━━━━━ RECORDED INFORMATION ━━━━━
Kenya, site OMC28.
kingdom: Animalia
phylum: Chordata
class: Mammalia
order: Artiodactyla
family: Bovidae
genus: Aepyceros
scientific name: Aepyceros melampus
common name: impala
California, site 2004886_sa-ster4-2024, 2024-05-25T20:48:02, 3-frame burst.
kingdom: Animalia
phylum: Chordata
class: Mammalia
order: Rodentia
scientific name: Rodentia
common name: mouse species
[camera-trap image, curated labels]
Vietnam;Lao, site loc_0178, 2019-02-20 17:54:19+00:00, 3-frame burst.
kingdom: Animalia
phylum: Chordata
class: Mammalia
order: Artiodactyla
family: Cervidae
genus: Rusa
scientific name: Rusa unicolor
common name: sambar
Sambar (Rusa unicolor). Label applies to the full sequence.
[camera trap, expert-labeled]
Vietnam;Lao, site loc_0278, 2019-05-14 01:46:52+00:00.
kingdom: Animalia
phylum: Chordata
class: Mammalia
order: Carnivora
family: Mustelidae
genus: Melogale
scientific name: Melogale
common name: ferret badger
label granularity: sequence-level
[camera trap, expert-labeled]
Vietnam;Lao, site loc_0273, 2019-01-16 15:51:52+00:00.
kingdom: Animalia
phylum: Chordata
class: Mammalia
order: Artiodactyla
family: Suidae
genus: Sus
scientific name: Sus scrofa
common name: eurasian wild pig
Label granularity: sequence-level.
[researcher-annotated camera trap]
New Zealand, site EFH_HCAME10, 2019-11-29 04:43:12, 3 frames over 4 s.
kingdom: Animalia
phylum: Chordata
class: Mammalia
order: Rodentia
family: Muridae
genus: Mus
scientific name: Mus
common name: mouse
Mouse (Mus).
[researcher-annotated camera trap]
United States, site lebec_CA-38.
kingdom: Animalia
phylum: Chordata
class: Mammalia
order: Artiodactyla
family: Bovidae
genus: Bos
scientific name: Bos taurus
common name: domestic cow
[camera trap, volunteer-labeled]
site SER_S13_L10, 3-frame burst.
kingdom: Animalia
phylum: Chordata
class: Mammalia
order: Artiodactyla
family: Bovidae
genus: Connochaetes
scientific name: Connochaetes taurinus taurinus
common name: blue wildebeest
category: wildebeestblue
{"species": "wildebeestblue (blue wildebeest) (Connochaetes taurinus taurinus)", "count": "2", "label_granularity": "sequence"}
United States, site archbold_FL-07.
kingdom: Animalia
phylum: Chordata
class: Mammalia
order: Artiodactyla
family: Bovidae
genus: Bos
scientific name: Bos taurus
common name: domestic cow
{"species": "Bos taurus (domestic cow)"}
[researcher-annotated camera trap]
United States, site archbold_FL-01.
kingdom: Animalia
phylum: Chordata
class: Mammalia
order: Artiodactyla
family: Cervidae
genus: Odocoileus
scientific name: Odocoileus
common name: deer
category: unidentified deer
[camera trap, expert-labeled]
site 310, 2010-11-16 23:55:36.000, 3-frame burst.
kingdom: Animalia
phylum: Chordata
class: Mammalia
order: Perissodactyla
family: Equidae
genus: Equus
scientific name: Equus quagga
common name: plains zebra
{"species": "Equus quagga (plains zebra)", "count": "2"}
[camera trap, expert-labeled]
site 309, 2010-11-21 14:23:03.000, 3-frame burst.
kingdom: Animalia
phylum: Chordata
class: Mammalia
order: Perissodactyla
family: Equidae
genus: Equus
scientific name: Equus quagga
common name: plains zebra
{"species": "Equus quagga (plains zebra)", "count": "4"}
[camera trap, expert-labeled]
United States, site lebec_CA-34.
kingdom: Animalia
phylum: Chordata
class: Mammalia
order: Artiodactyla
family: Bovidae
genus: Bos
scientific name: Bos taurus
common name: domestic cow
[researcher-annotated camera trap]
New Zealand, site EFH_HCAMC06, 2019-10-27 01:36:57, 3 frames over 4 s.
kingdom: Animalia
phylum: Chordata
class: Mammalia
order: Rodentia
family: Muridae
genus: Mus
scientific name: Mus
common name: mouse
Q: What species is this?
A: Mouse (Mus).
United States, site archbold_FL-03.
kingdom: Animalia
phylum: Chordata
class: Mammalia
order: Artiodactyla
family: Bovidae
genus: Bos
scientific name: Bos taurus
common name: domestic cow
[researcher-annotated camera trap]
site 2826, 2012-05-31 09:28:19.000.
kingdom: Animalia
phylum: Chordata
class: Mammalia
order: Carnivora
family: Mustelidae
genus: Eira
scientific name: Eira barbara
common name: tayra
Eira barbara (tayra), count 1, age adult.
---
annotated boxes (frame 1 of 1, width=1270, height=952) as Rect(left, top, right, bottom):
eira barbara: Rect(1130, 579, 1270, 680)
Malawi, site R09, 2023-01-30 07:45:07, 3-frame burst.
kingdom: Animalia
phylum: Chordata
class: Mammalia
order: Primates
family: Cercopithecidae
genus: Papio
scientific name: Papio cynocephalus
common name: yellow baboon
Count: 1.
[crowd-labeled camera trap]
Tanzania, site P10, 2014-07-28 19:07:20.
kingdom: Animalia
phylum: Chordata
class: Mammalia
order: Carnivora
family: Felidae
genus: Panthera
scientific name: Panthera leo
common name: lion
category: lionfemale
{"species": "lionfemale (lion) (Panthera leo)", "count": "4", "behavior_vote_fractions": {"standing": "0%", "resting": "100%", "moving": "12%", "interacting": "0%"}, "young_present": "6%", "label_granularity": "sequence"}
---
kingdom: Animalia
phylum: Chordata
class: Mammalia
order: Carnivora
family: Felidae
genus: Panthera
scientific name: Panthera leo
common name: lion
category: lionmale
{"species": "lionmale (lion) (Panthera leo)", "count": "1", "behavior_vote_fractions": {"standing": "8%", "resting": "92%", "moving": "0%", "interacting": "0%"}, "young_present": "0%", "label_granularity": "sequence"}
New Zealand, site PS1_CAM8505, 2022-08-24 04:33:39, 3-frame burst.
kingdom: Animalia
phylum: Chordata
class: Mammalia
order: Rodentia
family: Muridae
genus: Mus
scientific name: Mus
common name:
━━━━━
# EXERCISE DIRECTIONS
Every record listed above needs to be written out again exactly.

# ANSWER BELOW
Kenya, site OMC28.
kingdom: Animalia
phylum: Chordata
class: Mammalia
order: Artiodactyla
family: Bovidae
genus: Aepyceros
scientific name: Aepyceros melampus
common name: impala
California, site 2004886_sa-ster4-2024, 2024-05-25T20:48:02, 3-frame burst.
kingdom: Animalia
phylum: Chordata
class: Mammalia
order: Rodentia
scientific name: Rodentia
common name: mouse species
[camera-trap image, curated labels]
Vietnam;Lao, site loc_0178, 2019-02-20 17:54:19+00:00, 3-frame burst.
kingdom: Animalia
phylum: Chordata
class: Mammalia
order: Artiodactyla
family: Cervidae
genus: Rusa
scientific name: Rusa unicolor
common name: sambar
Sambar (Rusa unicolor). Label applies to the full sequence.
[camera trap, expert-labeled]
Vietnam;Lao, site loc_0278, 2019-05-14 01:46:52+00:00.
kingdom: Animalia
phylum: Chordata
class: Mammalia
order: Carnivora
family: Mustelidae
genus: Melogale
scientific name: Melogale
common name: ferret badger
label granularity: sequence-level
[camera trap, expert-labeled]
Vietnam;Lao, site loc_0273, 2019-01-16 15:51:52+00:00.
kingdom: Animalia
phylum: Chordata
class: Mammalia
order: Artiodactyla
family: Suidae
genus: Sus
scientific name: Sus scrofa
common name: eurasian wild pig
Label granularity: sequence-level.
[researcher-annotated camera trap]
New Zealand, site EFH_HCAME10, 2019-11-29 04:43:12, 3 frames over 4 s.
kingdom: Animalia
phylum: Chordata
class: Mammalia
order: Rodentia
family: Muridae
genus: Mus
scientific name: Mus
common name: mouse
Mouse (Mus).
[researcher-annotated camera trap]
United States, site lebec_CA-38.
kingdom: Animalia
phylum: Chordata
class: Mammalia
order: Artiodactyla
family: Bovidae
genus: Bos
scientific name: Bos taurus
common name: domestic cow
[camera trap, volunteer-labeled]
site SER_S13_L10, 3-frame burst.
kingdom: Animalia
phylum: Chordata
class: Mammalia
order: Artiodactyla
family: Bovidae
genus: Connochaetes
scientific name: Connochaetes taurinus taurinus
common name: blue wildebeest
category: wildebeestblue
{"species": "wildebeestblue (blue wildebeest) (Connochaetes taurinus taurinus)", "count": "2", "label_granularity": "sequence"}
United States, site archbold_FL-07.
kingdom: Animalia
phylum: Chordata
class: Mammalia
order: Artiodactyla
family: Bovidae
genus: Bos
scientific name: Bos taurus
common name: domestic cow
{"species": "Bos taurus (domestic cow)"}
[researcher-annotated camera trap]
United States, site archbold_FL-01.
kingdom: Animalia
phylum: Chordata
class: Mammalia
order: Artiodactyla
family: Cervidae
genus: Odocoileus
scientific name: Odocoileus
common name: deer
category: unidentified deer
[camera trap, expert-labeled]
site 310, 2010-11-16 23:55:36.000, 3-frame burst.
kingdom: Animalia
phylum: Chordata
class: Mammalia
order: Perissodactyla
family: Equidae
genus: Equus
scientific name: Equus quagga
common name: plains zebra
{"species": "Equus quagga (plains zebra)", "count": "2"}
[camera trap, expert-labeled]
site 309, 2010-11-21 14:23:03.000, 3-frame burst.
kingdom: Animalia
phylum: Chordata
class: Mammalia
order: Perissodactyla
family: Equidae
genus: Equus
scientific name: Equus quagga
common name: plains zebra
{"species": "Equus quagga (plains zebra)", "count": "4"}
[camera trap, expert-labeled]
United States, site lebec_CA-34.
kingdom: Animalia
phylum: Chordata
class: Mammalia
order: Artiodactyla
family: Bovidae
genus: Bos
scientific name: Bos taurus
common name: domestic cow
[researcher-annotated camera trap]
New Zealand, site EFH_HCAMC06, 2019-10-27 01:36:57, 3 frames over 4 s.
kingdom: Animalia
phylum: Chordata
class: Mammalia
order: Rodentia
family: Muridae
genus: Mus
scientific name: Mus
common name: mouse
Q: What species is this?
A: Mouse (Mus).
United States, site archbold_FL-03.
kingdom: Animalia
phylum: Chordata
class: Mammalia
order: Artiodactyla
family: Bovidae
genus: Bos
scientific name: Bos taurus
common name: domestic cow
[researcher-annotated camera trap]
site 2826, 2012-05-31 09:28:19.000.
kingdom: Animalia
phylum: Chordata
class: Mammalia
order: Carnivora
family: Mustelidae
genus: Eira
scientific name: Eira barbara
common name: tayra
Eira barbara (tayra), count 1, age adult.
---
annotated boxes (frame 1 of 1, width=1270, height=952) as Rect(left, top, right, bottom):
eira barbara: Rect(1130, 579, 1270, 680)
Malawi, site R09, 2023-01-30 07:45:07, 3-frame burst.
kingdom: Animalia
phylum: Chordata
class: Mammalia
order: Primates
family: Cercopithecidae
genus: Papio
scientific name: Papio cynocephalus
common name: yellow baboon
Count: 1.
[crowd-labeled camera trap]
Tanzania, site P10, 2014-07-28 19:07:20.
kingdom: Animalia
phylum: Chordata
class: Mammalia
order: Carnivora
family: Felidae
genus: Panthera
scientific name: Panthera leo
common name: lion
category: lionfemale
{"species": "lionfemale (lion) (Panthera leo)", "count": "4", "behavior_vote_fractions": {"standing": "0%", "resting": "100%", "moving": "12%", "interacting": "0%"}, "young_present": "6%", "label_granularity": "sequence"}
---
kingdom: Animalia
phylum: Chordata
class: Mammalia
order: Carnivora
family: Felidae
genus: Panthera
scientific name: Panthera leo
common name: lion
category: lionmale
{"species": "lionmale (lion) (Panthera leo)", "count": "1", "behavior_vote_fractions": {"standing": "8%", "resting": "92%", "moving": "0%", "interacting": "0%"}, "young_present": "0%", "label_granularity": "sequence"}
New Zealand, site PS1_CAM8505, 2022-08-24 04:33:39, 3-frame burst.
kingdom: Animalia
phylum: Chordata
class: Mammalia
order: Rodentia
family: Muridae
genus: Mus
scientific name: Mus
common name:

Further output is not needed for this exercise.